### [EXERCISE BRIEF]
Edit the records below, replacing each occurrence of "green stem" with "green stalk" and leaving the remaining text unchanged.
╭─ GIVEN RECORDS
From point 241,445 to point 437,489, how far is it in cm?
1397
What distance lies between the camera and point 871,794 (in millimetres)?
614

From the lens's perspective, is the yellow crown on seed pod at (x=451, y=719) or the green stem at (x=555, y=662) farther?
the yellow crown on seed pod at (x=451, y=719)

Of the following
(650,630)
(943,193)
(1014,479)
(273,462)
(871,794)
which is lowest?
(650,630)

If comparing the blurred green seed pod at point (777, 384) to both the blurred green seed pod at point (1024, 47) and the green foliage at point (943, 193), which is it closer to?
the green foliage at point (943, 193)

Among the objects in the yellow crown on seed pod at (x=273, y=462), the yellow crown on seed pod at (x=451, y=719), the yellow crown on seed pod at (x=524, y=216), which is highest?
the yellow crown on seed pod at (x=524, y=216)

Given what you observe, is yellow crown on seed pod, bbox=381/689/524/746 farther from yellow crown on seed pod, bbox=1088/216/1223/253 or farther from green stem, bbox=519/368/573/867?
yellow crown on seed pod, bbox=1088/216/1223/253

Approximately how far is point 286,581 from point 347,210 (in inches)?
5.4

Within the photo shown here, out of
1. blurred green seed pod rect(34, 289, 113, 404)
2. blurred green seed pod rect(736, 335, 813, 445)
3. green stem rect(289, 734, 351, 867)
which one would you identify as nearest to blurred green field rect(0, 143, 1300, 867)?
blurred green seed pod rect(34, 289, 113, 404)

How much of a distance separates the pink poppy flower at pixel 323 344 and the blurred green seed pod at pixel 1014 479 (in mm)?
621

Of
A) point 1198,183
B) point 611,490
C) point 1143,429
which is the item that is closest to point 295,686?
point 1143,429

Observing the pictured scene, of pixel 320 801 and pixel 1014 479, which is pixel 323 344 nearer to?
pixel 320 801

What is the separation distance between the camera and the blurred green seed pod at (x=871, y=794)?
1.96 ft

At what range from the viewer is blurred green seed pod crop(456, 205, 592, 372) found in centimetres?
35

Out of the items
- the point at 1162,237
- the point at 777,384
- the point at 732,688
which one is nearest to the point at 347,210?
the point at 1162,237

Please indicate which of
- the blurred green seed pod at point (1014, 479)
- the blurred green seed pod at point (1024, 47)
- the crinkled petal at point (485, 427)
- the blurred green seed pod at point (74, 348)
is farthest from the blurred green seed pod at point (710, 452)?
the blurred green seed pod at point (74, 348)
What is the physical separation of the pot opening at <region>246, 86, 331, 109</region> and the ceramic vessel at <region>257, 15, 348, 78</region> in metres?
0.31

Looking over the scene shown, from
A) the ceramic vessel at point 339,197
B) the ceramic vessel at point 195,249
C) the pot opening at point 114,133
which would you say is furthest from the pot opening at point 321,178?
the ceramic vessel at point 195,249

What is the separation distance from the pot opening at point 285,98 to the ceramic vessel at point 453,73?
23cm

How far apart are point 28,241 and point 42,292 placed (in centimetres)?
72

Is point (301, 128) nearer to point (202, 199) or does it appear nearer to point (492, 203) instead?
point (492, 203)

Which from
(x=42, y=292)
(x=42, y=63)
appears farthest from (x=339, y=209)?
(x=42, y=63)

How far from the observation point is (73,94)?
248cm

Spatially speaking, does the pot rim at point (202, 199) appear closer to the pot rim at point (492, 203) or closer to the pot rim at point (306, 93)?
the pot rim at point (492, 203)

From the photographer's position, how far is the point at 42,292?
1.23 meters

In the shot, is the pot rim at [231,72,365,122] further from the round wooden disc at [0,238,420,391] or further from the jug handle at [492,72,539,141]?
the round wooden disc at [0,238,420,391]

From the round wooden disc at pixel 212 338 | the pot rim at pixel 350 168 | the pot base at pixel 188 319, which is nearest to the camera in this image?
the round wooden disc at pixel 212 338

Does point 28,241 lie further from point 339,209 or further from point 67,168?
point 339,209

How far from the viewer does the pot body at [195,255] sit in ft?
╰─
### [RESULT BELOW]
From point 241,445 to point 437,489, how far is it in cm?
1397
What distance lies between the camera and point 871,794 (in millimetres)?
614

From the lens's perspective, is the yellow crown on seed pod at (x=451, y=719) or the green stalk at (x=555, y=662) farther?
the yellow crown on seed pod at (x=451, y=719)

Of the following
(650,630)
(943,193)
(1014,479)
(273,462)
(871,794)
which is lowest?
(650,630)

If comparing the blurred green seed pod at point (777, 384) to both the blurred green seed pod at point (1024, 47) and the green foliage at point (943, 193), which is it closer to?
the green foliage at point (943, 193)

Among the objects in the yellow crown on seed pod at (x=273, y=462), the yellow crown on seed pod at (x=451, y=719), the yellow crown on seed pod at (x=524, y=216), which is highest?
the yellow crown on seed pod at (x=524, y=216)

Given what you observe, is yellow crown on seed pod, bbox=381/689/524/746 farther from yellow crown on seed pod, bbox=1088/216/1223/253 or farther from green stalk, bbox=519/368/573/867?
yellow crown on seed pod, bbox=1088/216/1223/253

Approximately how far is point 286,581 from point 347,210 (in inches)?
5.4

Within the photo shown here, out of
1. blurred green seed pod rect(34, 289, 113, 404)
2. blurred green seed pod rect(736, 335, 813, 445)
3. green stalk rect(289, 734, 351, 867)
which one would you identify as nearest to blurred green field rect(0, 143, 1300, 867)?
blurred green seed pod rect(34, 289, 113, 404)

How much of a distance separates the pink poppy flower at pixel 323 344 and the blurred green seed pod at pixel 1014 479 (in mm)?
621

Of
A) point 1198,183
B) point 611,490
C) point 1143,429
which is the item that is closest to point 295,686?
point 1143,429

Observing the pictured scene, of pixel 320 801 and pixel 1014 479, which is pixel 323 344 nearer to?
pixel 320 801

What is the separation distance between the camera and the blurred green seed pod at (x=871, y=794)?
1.96 ft

At what range from the viewer is blurred green seed pod crop(456, 205, 592, 372) found in centimetres?
35

Out of the items
- the point at 1162,237
- the point at 777,384
- the point at 732,688
which one is nearest to the point at 347,210?
the point at 1162,237

Please indicate which of
- the blurred green seed pod at point (1014, 479)
- the blurred green seed pod at point (1024, 47)
- the crinkled petal at point (485, 427)
- the blurred green seed pod at point (74, 348)
is farthest from the blurred green seed pod at point (710, 452)?
the blurred green seed pod at point (74, 348)
What is the physical separation of the pot opening at <region>246, 86, 331, 109</region> and the ceramic vessel at <region>257, 15, 348, 78</region> in metres?
0.31

Looking over the scene shown, from
A) the ceramic vessel at point 339,197
B) the ceramic vessel at point 195,249
C) the pot opening at point 114,133
which would you say is furthest from the pot opening at point 321,178?
the ceramic vessel at point 195,249

What is the separation distance from the pot opening at point 285,98 to the ceramic vessel at point 453,73?
23cm

How far apart are point 28,241 and point 42,292 placed (in centimetres)?
72

Is point (301, 128) nearer to point (202, 199) or does it appear nearer to point (492, 203) instead?
point (492, 203)

Which from
(x=42, y=292)
(x=42, y=63)
appears farthest from (x=339, y=209)?
(x=42, y=63)

How far from the observation point is (73,94)?
248cm

Spatially speaking, does the pot rim at point (202, 199) appear closer to the pot rim at point (492, 203) or closer to the pot rim at point (306, 93)?
the pot rim at point (492, 203)

From the photographer's position, how far is the point at 42,292?
1.23 meters

In the shot, is the pot rim at [231,72,365,122] further from the round wooden disc at [0,238,420,391] or further from the jug handle at [492,72,539,141]?
the round wooden disc at [0,238,420,391]

From the round wooden disc at pixel 212 338 | the pot rim at pixel 350 168 | the pot base at pixel 188 319, which is nearest to the camera in this image?
the round wooden disc at pixel 212 338

Does point 28,241 lie further from point 339,209 or further from point 67,168?
point 339,209

How far from the viewer does the pot body at [195,255] sit in ft?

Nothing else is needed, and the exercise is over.